WORK TO COMPLETE: Copy the data from the line containing "What is the measured separation" through the end of the data, swapping "black trousers" for "dark pants" and changing nothing else.

[start SUPPLIED DATA]

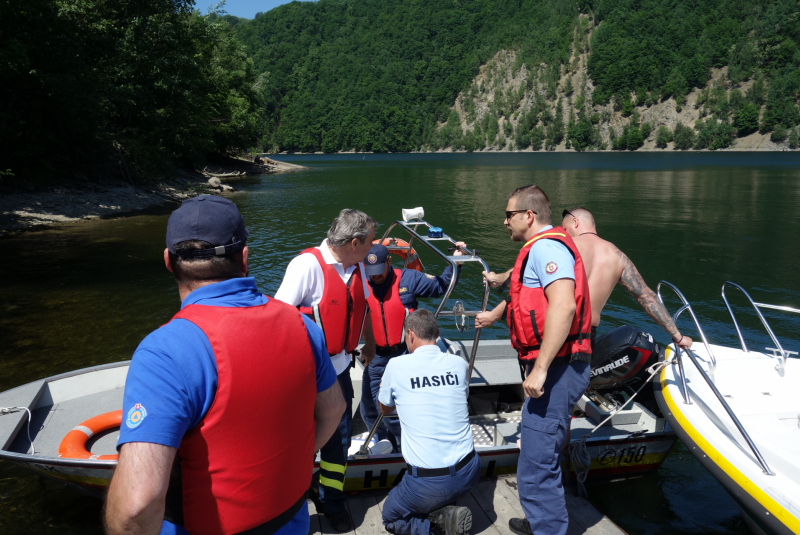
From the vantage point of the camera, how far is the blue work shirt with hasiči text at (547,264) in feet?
10.1

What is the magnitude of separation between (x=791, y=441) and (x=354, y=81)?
18261cm

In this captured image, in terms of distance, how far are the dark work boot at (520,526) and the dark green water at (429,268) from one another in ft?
5.44

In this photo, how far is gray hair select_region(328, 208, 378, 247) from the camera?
331cm

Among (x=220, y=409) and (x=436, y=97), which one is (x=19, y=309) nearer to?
(x=220, y=409)

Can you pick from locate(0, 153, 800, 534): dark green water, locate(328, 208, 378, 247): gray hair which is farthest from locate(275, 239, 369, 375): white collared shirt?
locate(0, 153, 800, 534): dark green water

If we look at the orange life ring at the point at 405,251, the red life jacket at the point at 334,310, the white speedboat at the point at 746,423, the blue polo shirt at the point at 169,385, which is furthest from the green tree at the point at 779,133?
the blue polo shirt at the point at 169,385

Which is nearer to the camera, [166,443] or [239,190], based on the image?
[166,443]

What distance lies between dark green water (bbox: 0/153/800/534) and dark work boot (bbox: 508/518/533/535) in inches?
65.3

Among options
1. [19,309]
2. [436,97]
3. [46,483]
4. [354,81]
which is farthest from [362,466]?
[354,81]

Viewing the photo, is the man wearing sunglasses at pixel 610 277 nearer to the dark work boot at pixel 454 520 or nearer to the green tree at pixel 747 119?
the dark work boot at pixel 454 520

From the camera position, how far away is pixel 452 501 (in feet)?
11.2

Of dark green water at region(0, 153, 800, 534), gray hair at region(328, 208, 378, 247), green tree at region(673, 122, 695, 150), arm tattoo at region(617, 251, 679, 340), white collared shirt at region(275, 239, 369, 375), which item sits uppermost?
green tree at region(673, 122, 695, 150)

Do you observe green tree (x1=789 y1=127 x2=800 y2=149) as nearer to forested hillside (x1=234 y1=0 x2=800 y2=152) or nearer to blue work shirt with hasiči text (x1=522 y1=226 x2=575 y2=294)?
forested hillside (x1=234 y1=0 x2=800 y2=152)

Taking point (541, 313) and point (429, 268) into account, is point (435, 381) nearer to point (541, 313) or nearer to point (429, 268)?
point (541, 313)
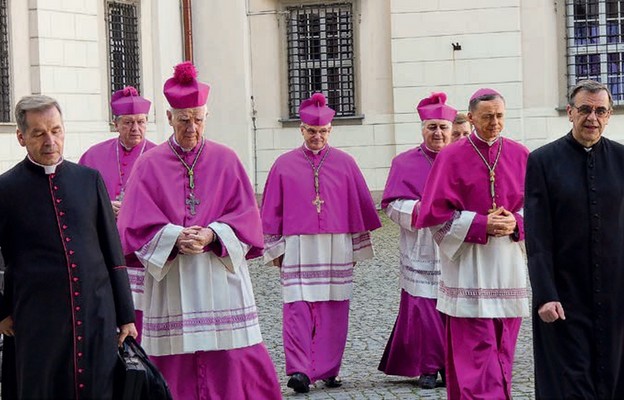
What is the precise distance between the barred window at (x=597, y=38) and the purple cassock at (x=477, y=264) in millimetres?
14872

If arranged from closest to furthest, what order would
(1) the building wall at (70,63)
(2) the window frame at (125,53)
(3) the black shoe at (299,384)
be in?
(3) the black shoe at (299,384), (1) the building wall at (70,63), (2) the window frame at (125,53)

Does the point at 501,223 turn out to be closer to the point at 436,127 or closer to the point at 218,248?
the point at 218,248

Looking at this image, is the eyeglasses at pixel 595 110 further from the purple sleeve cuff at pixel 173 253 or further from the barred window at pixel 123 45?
the barred window at pixel 123 45

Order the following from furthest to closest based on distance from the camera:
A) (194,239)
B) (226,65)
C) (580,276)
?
(226,65) → (194,239) → (580,276)

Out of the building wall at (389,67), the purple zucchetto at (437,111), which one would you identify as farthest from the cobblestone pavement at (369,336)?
the building wall at (389,67)

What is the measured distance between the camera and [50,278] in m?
6.30

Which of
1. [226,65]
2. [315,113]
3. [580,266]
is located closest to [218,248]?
[580,266]

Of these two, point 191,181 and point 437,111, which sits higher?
point 437,111

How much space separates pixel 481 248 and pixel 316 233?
216 centimetres

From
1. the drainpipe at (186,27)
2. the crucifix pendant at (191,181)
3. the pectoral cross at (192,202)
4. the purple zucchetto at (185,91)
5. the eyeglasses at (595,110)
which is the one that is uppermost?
the drainpipe at (186,27)

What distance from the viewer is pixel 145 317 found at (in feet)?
25.9

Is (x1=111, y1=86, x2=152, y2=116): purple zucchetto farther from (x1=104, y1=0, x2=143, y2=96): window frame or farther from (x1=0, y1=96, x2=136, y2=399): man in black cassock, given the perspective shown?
(x1=104, y1=0, x2=143, y2=96): window frame

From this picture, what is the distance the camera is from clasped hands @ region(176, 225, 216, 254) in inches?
297

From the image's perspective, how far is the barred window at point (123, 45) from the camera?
20.9 metres
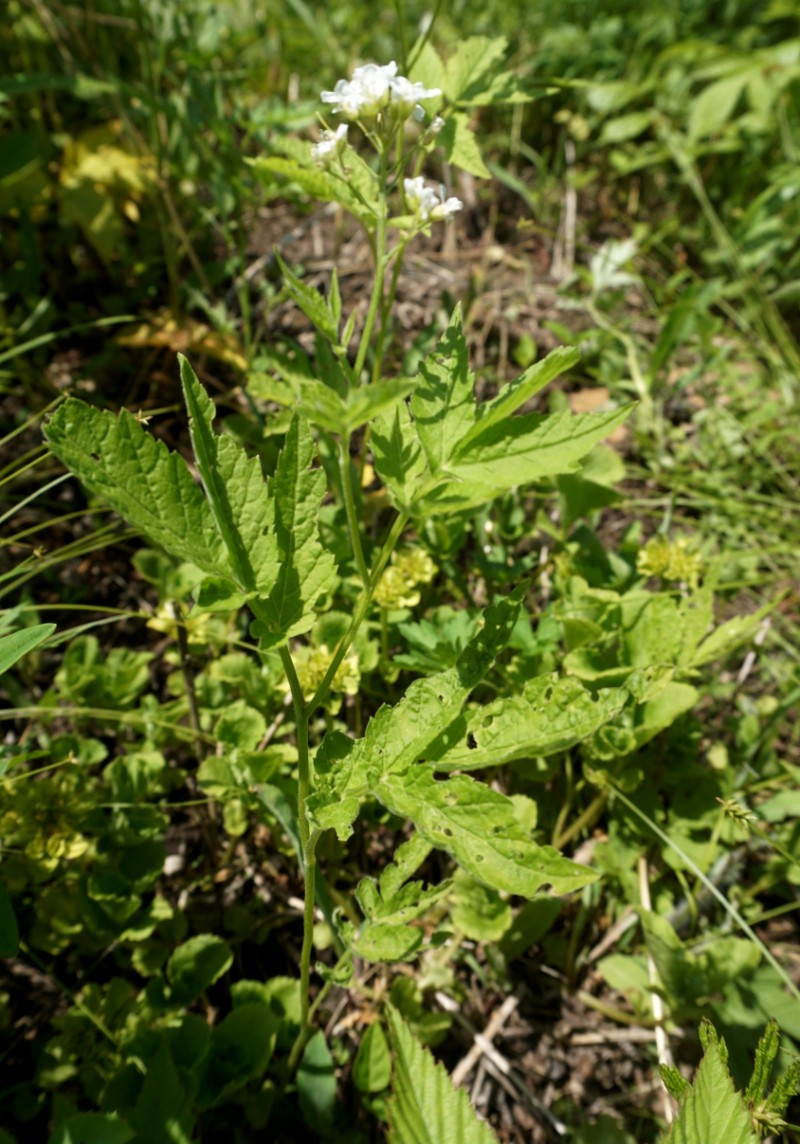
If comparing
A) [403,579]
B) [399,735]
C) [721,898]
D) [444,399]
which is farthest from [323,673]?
[721,898]

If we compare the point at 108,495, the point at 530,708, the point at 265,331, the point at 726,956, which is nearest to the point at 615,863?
Answer: the point at 726,956

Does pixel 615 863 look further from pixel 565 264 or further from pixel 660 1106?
pixel 565 264

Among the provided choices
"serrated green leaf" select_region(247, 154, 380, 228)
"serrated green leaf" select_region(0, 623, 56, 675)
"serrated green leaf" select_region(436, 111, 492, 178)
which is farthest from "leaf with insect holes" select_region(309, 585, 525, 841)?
"serrated green leaf" select_region(436, 111, 492, 178)

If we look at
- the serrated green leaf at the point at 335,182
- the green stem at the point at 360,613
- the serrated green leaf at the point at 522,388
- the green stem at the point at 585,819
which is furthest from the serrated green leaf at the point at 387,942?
the serrated green leaf at the point at 335,182

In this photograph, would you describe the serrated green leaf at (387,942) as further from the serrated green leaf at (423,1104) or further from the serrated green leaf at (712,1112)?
the serrated green leaf at (712,1112)

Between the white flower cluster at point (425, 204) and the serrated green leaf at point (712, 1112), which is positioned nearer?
the serrated green leaf at point (712, 1112)

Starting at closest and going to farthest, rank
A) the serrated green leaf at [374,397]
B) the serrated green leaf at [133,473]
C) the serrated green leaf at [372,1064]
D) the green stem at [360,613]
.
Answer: the serrated green leaf at [374,397] < the serrated green leaf at [133,473] < the green stem at [360,613] < the serrated green leaf at [372,1064]
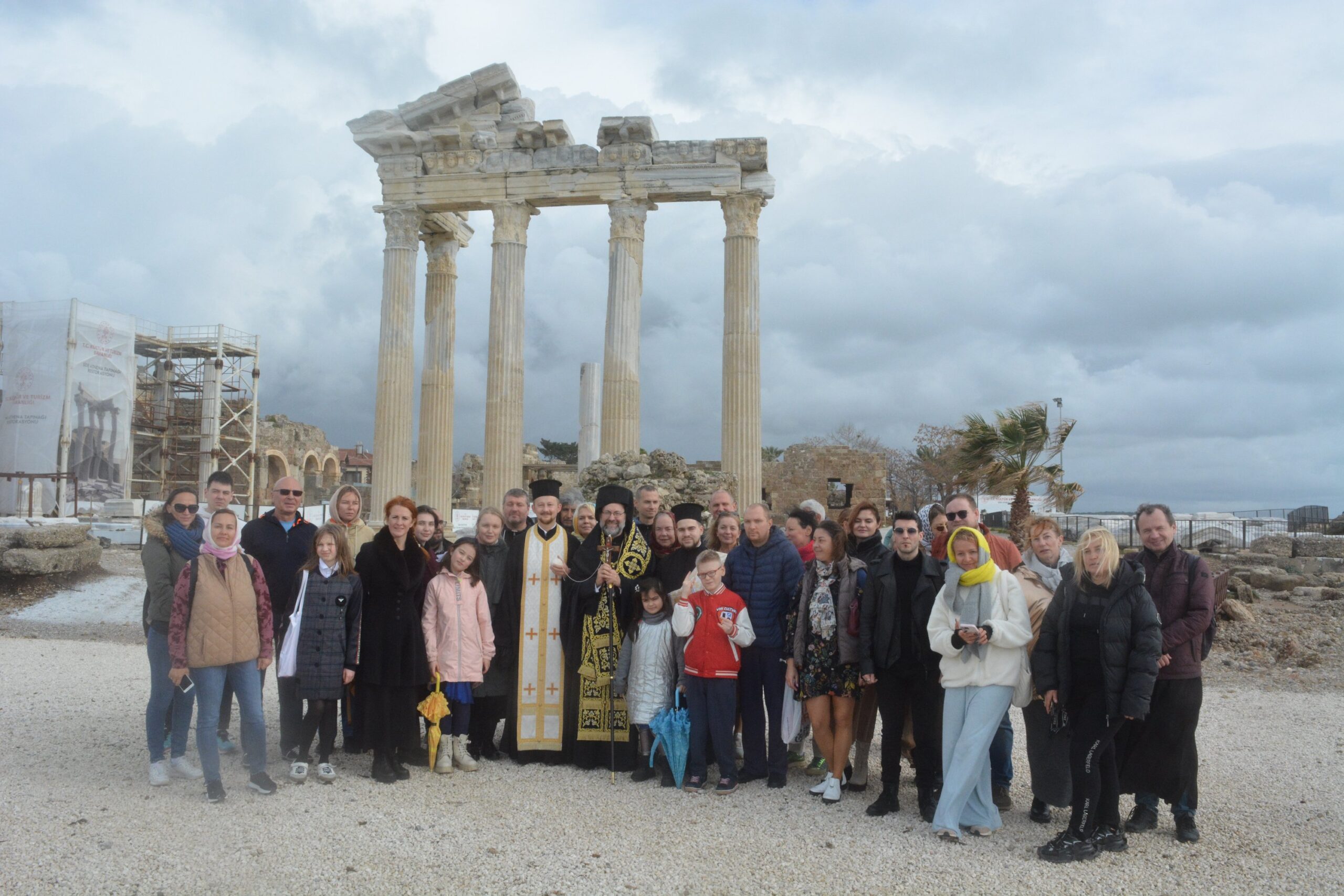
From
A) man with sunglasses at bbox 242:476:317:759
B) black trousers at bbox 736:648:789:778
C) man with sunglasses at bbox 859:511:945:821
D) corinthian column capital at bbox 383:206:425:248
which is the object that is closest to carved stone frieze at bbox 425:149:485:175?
corinthian column capital at bbox 383:206:425:248

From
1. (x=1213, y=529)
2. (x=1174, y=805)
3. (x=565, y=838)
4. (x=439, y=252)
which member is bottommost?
(x=565, y=838)

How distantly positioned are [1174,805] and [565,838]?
338 centimetres

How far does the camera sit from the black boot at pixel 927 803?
5.43 metres

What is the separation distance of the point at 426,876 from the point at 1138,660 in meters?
3.71

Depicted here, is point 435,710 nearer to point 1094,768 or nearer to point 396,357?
point 1094,768

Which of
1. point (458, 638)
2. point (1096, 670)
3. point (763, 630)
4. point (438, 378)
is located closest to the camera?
point (1096, 670)

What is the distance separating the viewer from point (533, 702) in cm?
664

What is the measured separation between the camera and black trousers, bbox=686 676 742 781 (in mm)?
5980

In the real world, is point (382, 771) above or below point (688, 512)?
below

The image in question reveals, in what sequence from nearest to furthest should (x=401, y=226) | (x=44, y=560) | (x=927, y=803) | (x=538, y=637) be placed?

[end SUPPLIED DATA]

RESPONSE:
What is the measured separation between the camera and dark pants, bbox=686 676 742 781 (in mm)?
5980

In the real world, is point (382, 771) above or below point (688, 512)?
below

The image in question reveals, in what sequence from nearest to furthest should (x=401, y=226) | (x=44, y=560) | (x=927, y=803) | (x=538, y=637) be placed?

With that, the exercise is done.